[Saved data entries]

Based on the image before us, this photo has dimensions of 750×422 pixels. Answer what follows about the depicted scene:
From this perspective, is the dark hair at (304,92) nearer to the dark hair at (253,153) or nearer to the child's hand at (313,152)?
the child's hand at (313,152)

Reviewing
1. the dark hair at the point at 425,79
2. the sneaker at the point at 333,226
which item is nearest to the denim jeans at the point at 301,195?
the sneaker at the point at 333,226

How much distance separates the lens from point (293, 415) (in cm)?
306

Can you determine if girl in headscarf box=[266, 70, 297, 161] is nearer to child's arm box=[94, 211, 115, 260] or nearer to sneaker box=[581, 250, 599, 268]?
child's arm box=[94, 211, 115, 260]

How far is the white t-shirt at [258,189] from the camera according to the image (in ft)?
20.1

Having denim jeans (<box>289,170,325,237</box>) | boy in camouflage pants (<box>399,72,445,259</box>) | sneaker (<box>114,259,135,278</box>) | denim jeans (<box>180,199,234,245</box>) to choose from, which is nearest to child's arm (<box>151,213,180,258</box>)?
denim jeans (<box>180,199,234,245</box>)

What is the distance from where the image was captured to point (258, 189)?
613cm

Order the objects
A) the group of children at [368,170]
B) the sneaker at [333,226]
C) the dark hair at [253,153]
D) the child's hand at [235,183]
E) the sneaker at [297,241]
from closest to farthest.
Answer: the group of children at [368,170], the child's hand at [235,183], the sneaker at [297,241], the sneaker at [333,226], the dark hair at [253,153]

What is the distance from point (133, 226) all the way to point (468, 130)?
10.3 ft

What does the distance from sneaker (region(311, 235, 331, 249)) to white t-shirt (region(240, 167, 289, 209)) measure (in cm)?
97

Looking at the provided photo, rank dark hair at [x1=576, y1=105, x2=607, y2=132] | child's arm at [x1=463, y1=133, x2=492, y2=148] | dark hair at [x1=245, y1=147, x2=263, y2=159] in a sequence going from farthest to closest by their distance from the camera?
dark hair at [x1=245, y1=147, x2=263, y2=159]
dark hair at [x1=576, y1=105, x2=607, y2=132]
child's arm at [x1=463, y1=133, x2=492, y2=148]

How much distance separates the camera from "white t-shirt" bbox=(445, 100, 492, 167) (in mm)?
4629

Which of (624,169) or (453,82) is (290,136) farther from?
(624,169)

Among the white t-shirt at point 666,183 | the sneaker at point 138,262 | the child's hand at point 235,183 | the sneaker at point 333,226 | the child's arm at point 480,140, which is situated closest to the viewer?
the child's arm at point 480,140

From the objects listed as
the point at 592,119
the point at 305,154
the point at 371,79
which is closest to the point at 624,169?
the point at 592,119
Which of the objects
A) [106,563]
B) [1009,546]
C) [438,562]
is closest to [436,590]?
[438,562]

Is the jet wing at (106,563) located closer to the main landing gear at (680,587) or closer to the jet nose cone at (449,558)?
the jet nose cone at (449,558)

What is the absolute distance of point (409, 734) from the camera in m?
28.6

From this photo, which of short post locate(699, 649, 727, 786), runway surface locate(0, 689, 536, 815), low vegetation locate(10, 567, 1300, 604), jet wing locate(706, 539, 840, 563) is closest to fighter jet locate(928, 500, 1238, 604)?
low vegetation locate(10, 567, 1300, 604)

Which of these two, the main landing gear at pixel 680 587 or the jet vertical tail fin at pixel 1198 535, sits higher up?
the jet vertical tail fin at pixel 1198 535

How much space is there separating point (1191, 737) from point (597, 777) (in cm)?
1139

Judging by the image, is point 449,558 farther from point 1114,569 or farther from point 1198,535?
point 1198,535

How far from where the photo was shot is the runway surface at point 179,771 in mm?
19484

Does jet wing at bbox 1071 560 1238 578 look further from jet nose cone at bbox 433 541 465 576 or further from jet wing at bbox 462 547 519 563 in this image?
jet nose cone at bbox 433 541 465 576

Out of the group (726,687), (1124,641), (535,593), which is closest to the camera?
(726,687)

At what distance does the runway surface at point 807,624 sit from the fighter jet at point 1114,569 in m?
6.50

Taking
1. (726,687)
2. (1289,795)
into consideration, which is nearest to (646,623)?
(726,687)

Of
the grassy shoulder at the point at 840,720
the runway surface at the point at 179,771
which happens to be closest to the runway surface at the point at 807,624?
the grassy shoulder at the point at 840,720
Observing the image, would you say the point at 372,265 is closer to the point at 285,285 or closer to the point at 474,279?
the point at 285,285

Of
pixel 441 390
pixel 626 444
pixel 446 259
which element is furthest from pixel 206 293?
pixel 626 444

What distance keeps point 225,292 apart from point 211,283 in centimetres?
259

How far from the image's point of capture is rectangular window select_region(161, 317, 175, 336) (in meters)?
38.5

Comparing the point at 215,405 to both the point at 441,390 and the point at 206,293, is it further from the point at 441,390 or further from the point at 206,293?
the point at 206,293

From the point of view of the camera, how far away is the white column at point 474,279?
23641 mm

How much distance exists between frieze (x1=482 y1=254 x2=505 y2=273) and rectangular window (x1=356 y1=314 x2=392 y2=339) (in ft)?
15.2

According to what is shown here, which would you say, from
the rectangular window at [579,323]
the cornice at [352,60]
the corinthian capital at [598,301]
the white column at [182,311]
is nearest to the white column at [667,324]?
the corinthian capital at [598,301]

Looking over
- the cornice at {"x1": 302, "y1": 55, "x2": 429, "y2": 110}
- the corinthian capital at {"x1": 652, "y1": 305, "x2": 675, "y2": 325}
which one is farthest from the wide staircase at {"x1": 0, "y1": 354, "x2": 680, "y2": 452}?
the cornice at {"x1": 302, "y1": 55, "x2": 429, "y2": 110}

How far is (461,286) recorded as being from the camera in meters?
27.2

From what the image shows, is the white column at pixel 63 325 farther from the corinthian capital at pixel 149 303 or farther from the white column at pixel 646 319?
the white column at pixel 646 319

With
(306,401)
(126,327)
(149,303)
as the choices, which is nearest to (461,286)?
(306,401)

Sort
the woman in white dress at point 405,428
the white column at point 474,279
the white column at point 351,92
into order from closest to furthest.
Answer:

• [WHAT IS ASKED]: Your task is to repeat every entry exactly.

• [EXERCISE ANSWER]:
Based on the image before us, this photo has dimensions of 750×422 pixels. Answer what follows about the depicted scene:
From this perspective, is the dark hair at (304,92) nearer to the dark hair at (253,153) or nearer to the child's hand at (313,152)?
the child's hand at (313,152)

Reviewing
1. the dark hair at the point at 425,79
2. the sneaker at the point at 333,226
which item is nearest to the denim jeans at the point at 301,195?
the sneaker at the point at 333,226

How much distance separates the lens from point (293, 415) (in cm)?
306

Can you determine if girl in headscarf box=[266, 70, 297, 161] is nearer to child's arm box=[94, 211, 115, 260] or nearer to sneaker box=[581, 250, 599, 268]?
child's arm box=[94, 211, 115, 260]

How far is the white t-shirt at [258,189] from the camera according to the image (in ft)?
20.1

Having denim jeans (<box>289,170,325,237</box>) | boy in camouflage pants (<box>399,72,445,259</box>) | sneaker (<box>114,259,135,278</box>) | denim jeans (<box>180,199,234,245</box>) to choose from, which is nearest to child's arm (<box>151,213,180,258</box>)?
denim jeans (<box>180,199,234,245</box>)

What is the distance from where the image was captured to point (258, 189)?
613cm

Order the objects
A) the group of children at [368,170]
B) the sneaker at [333,226]
C) the dark hair at [253,153]
D) the child's hand at [235,183]
E) the sneaker at [297,241]
from closest to farthest.
Answer: the group of children at [368,170], the child's hand at [235,183], the sneaker at [297,241], the sneaker at [333,226], the dark hair at [253,153]

What is the distance from point (133, 226) all the way to point (468, 130)?
10.3 ft

What does the distance from sneaker (region(311, 235, 331, 249)) to white t-shirt (region(240, 167, 289, 209)) measure (in cm)?
97

Looking at the provided photo, rank dark hair at [x1=576, y1=105, x2=607, y2=132] | child's arm at [x1=463, y1=133, x2=492, y2=148] | dark hair at [x1=245, y1=147, x2=263, y2=159] in a sequence going from farthest to closest by their distance from the camera?
dark hair at [x1=245, y1=147, x2=263, y2=159]
dark hair at [x1=576, y1=105, x2=607, y2=132]
child's arm at [x1=463, y1=133, x2=492, y2=148]

How much distance separates the camera from "white t-shirt" bbox=(445, 100, 492, 167) (in mm)?
4629

Which of (624,169) or (453,82) is (290,136) farther from?
(624,169)

Among the white t-shirt at point 666,183 | the sneaker at point 138,262 | the child's hand at point 235,183 | the sneaker at point 333,226 | the child's arm at point 480,140, which is situated closest to the viewer?
the child's arm at point 480,140

From the objects listed as
the point at 592,119
the point at 305,154
the point at 371,79
which is closest to the point at 624,169?
the point at 592,119
Which of the objects
A) [106,563]
B) [1009,546]
C) [438,562]
is closest to [436,590]?
[438,562]

Is the jet wing at (106,563) located closer to the main landing gear at (680,587) or closer to the jet nose cone at (449,558)?
the jet nose cone at (449,558)

What is the absolute distance of point (409, 734) from the camera in m?
28.6

From this photo, which of short post locate(699, 649, 727, 786), runway surface locate(0, 689, 536, 815), low vegetation locate(10, 567, 1300, 604), jet wing locate(706, 539, 840, 563) is closest to fighter jet locate(928, 500, 1238, 604)?
low vegetation locate(10, 567, 1300, 604)

Which of these two, the main landing gear at pixel 680 587 or the jet vertical tail fin at pixel 1198 535, sits higher up?
the jet vertical tail fin at pixel 1198 535

How much space is there separating point (1191, 737) from point (597, 777) (in cm)?
1139

Judging by the image, is point 449,558 farther from point 1114,569 or farther from point 1198,535?
point 1198,535

How far from where the photo was shot is the runway surface at point 179,771 in mm?
19484

Does jet wing at bbox 1071 560 1238 578 look further from jet nose cone at bbox 433 541 465 576 or further from jet wing at bbox 462 547 519 563 in this image?
jet nose cone at bbox 433 541 465 576

Out of the group (726,687), (1124,641), (535,593), which is closest to the camera?
(726,687)

At what distance does the runway surface at point 807,624 sit from the fighter jet at point 1114,569 in m?
6.50

Taking
1. (726,687)
2. (1289,795)
into consideration, which is nearest to (646,623)?
(726,687)

Of
the grassy shoulder at the point at 840,720
the runway surface at the point at 179,771
which happens to be closest to the runway surface at the point at 807,624?
the grassy shoulder at the point at 840,720
Observing the image, would you say the point at 372,265 is closer to the point at 285,285 or closer to the point at 474,279?
the point at 285,285

Of
pixel 441 390
pixel 626 444
pixel 446 259
which element is furthest from pixel 206 293?
pixel 626 444

What distance keeps point 225,292 apart from point 211,283 in centimetres?
259

How far from the image's point of capture is rectangular window select_region(161, 317, 175, 336) (in meters)?
38.5

Comparing the point at 215,405 to both the point at 441,390 and the point at 206,293, is it further from the point at 441,390 or further from the point at 206,293?
the point at 206,293

From the point of view of the camera, how far away is the white column at point 474,279?
23641 mm

How much distance exists between frieze (x1=482 y1=254 x2=505 y2=273) and rectangular window (x1=356 y1=314 x2=392 y2=339) (in ft)?
15.2

According to what is shown here, which would you say, from
the rectangular window at [579,323]
the cornice at [352,60]
the corinthian capital at [598,301]
the white column at [182,311]
is nearest to the white column at [667,324]?
the corinthian capital at [598,301]

Looking over
- the cornice at {"x1": 302, "y1": 55, "x2": 429, "y2": 110}
- the corinthian capital at {"x1": 652, "y1": 305, "x2": 675, "y2": 325}
which one is farthest from the wide staircase at {"x1": 0, "y1": 354, "x2": 680, "y2": 452}?
the cornice at {"x1": 302, "y1": 55, "x2": 429, "y2": 110}

How far is (461,286) recorded as being from the camera in meters?
27.2

From what the image shows, is the white column at pixel 63 325 farther from the corinthian capital at pixel 149 303 or farther from the white column at pixel 646 319?
the white column at pixel 646 319

With
(306,401)
(126,327)
(149,303)
as the choices, which is nearest to (461,286)?
(306,401)

Sort
the woman in white dress at point 405,428
the white column at point 474,279
the white column at point 351,92
into order from closest to furthest.
Answer:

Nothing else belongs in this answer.